En outre, alors que vous aviez des directives concernant la facturation des vos affaires au fil de l'eau, nous constatons que vous êtes la seule à demander une facturation en fin de mois de l'ensemble de vos affaires. Cette absence de suivi de nos procédures internes impcate fortement l'organisation de notre service, surcharge le travail de notre assistante et ne permet par la fiabilisation de nos données financières, ce qui n'est pas admissible.
'Insubordination envers votre manager
Nous nous vous reprochons également votre comportement irrévérencieux envers votre manager lors de la dernière réunion d'équipe du 2 septembre 2019 relative au plan d'action commerciale (PAC). Au cours de cette réunion, vous avez fait preuve d'une réelle agressivité envers votre manager direct.. (..). Lors de cette réunion, nous étions convenus de vous présenter les résultats commerciaux des 6 premiers mois, en vous demandant dorénavant de suivre et interpréter ces indicateurs tous les mois, et les revoir ensemble en réunion PAC avant présentation en réunion d'équipe.
' manquements dans le suivi qualité de vos affaires
Dans le cadre de votre fonction et au vu de votre expérience, vous avez été désignée depuis de longue date auditrice qualité interne par notre groupe. Votre rôle d'auditeur interne consiste à suivre régulièrement la qualité des offres émises par votre service par une revue d'offres et de suivi des dossiers de votre périmètre.
Or, nous sommes forcés de constater de nombreux manquements et certains dysfonctionnements inquiétants sur la qualité des revues d'offres que vous avez réalisées ou dans le suivi des dossiers dont vous êtres responsable.

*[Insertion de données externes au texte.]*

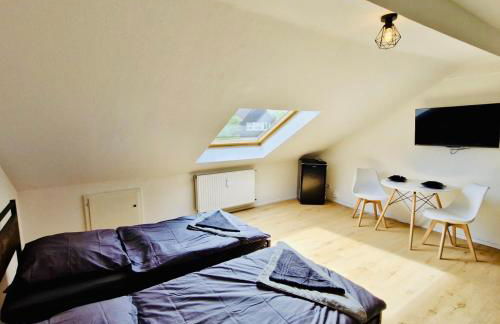 Apartments near Sana Klinik SLEEPOMAT BNB - Photo 80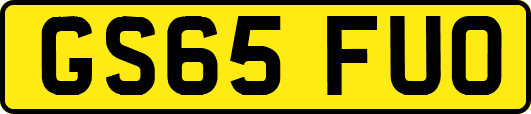 GS65FUO
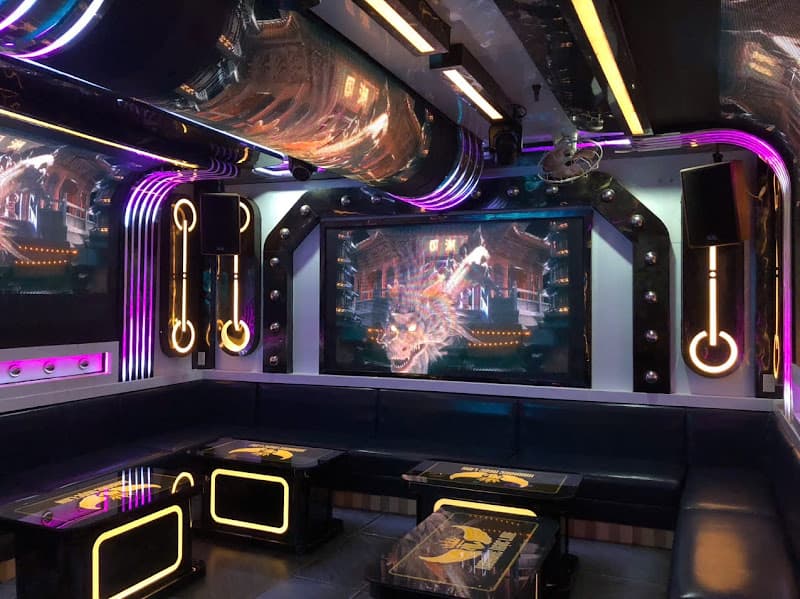 Hình ảnh Karaoke Ngọc Linh - 3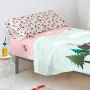 Sábana Bajera HappyFriday MR FOX Multicolor Cama de 90 de HappyFriday, Sábanas y fundas de almohada - Ref: D1610804, Precio: ...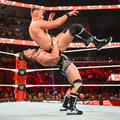 Chad Gable vs Ludwig Kaiser| Monday Night Raw | August 28, 2023 - wwe photo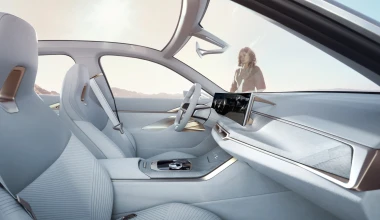 BMW i4: Είναι Gran Coupe και είναι ηλεκτρικό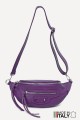 Sac banane bandoulière en cuir ZE-9003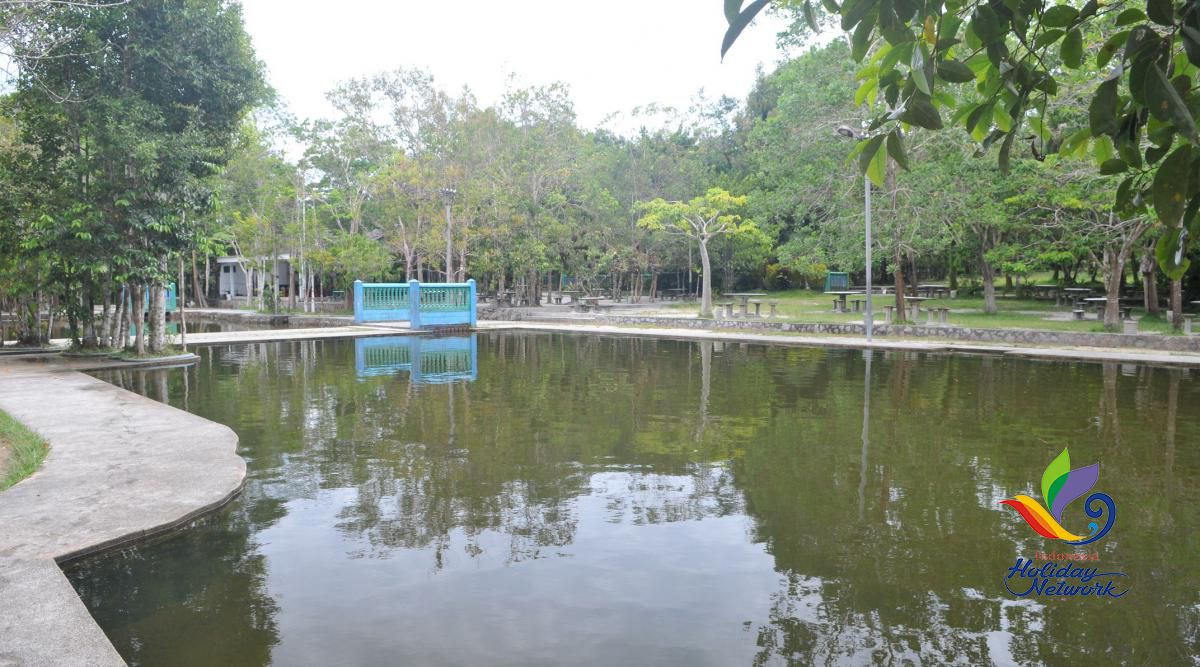 belitung destination Tirta Marundang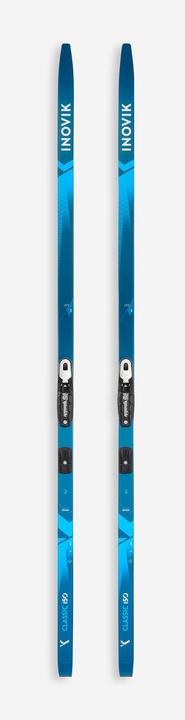 Image du produit Inovik XCS 150 CROWN (200 cm)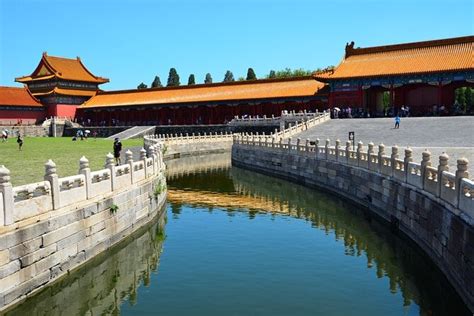Forbidden City Tickets Pre Booking Optional Guide Service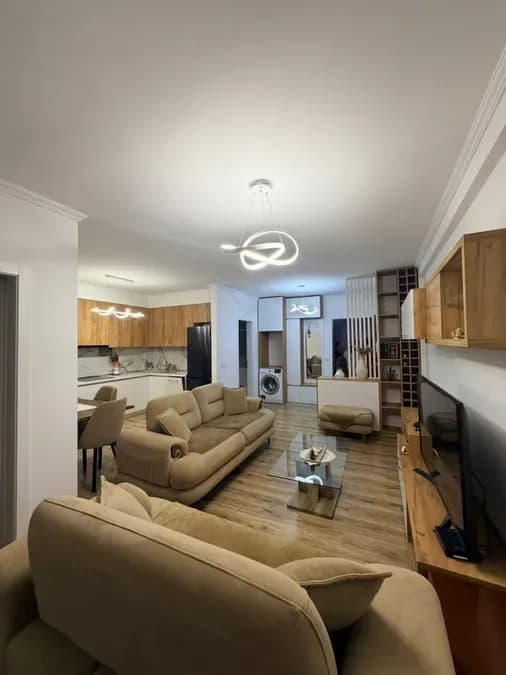 Apartament për qira Yzberisht (Tiranë - qyteti), € 506, 70 m² 3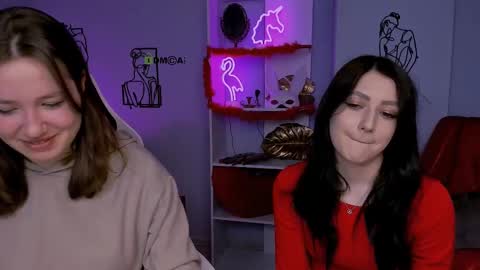 Catherine online show from March 5, 8:33 pm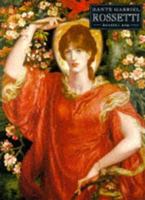 Dante Gabriel Rossetti 1857934121 Book Cover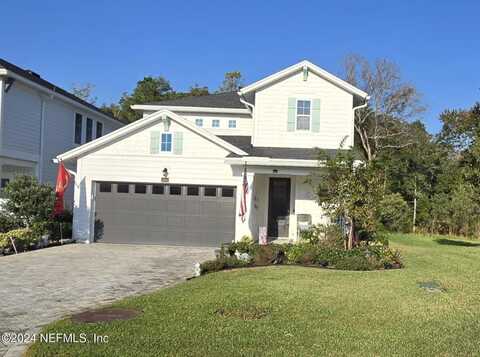 405 WINDSWEPT Way, Saint Augustine, FL 32092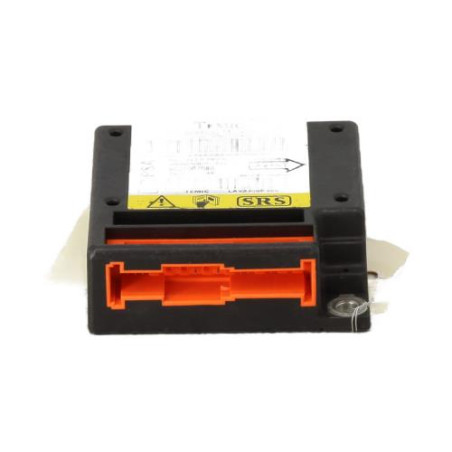 Boitier air bag CITROEN C3 PLURIEL Photo n°1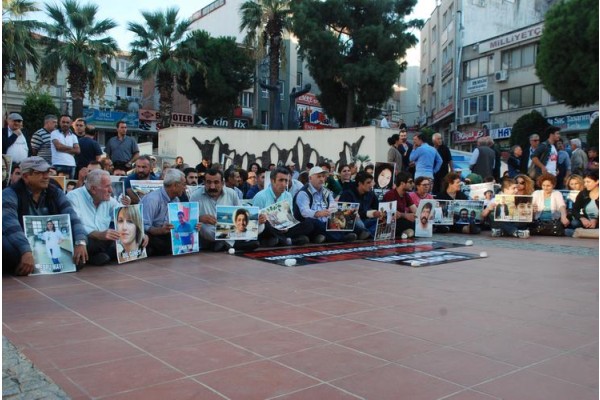 “YASIMIZ BİTMEYECEK”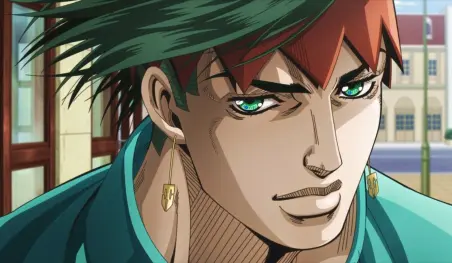 Netflix estrenará los OVAs de Kishibe Rohan wa Ugokanai en febrero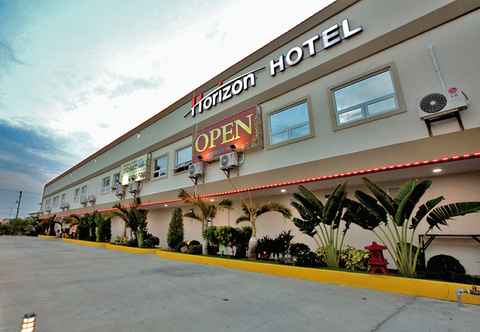 Exterior Horizon Hotel Subic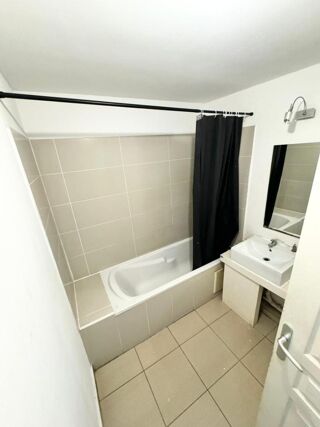  Appartement � vendre 3 pi�ces 48 m�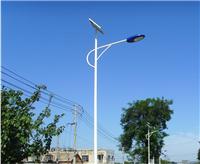 新疆太阳能路灯，新疆太阳能路灯厂家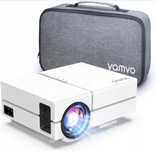 Przenośny Projektor Vamvo L4500 FULL HD C245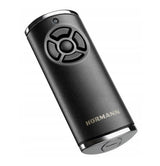 PILOT HORMANN czarny 868Mhz HS 5 BS BISECUR 5-kan - 436948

A titre d'exemple non exhaustifs le 29 septembre 2019, vous avez vous même réalisé la revue d'activité de votre collaborateur Monsieur [S] sur le dossier 0034-NR. Sur ce dossier particulier, nous constatons de nombreux manquements qui ne vous ont pas choqués. Tout d'abord cette revue d'offre est enregistrée partiellement dans notre logiciel [4] contrairement aux procédures de l'entreprise, la revue fait apparaître un défaut sur l'adresse de l'affaire, sur l'absence de signature sur le contrat mais aussi sur le fait que l'offre de service est émise par une autre société du groupe et signée par notre société.
Or, de nombreux manquements n'apparaissent nullement dans la revue d'activité que vous avez réalisée. Cette situation fait preuve d'un certain laxime et de vos nombreux manquements dans le suivi qualité de vos affaires alors que vous devez être garante de ces process qualité.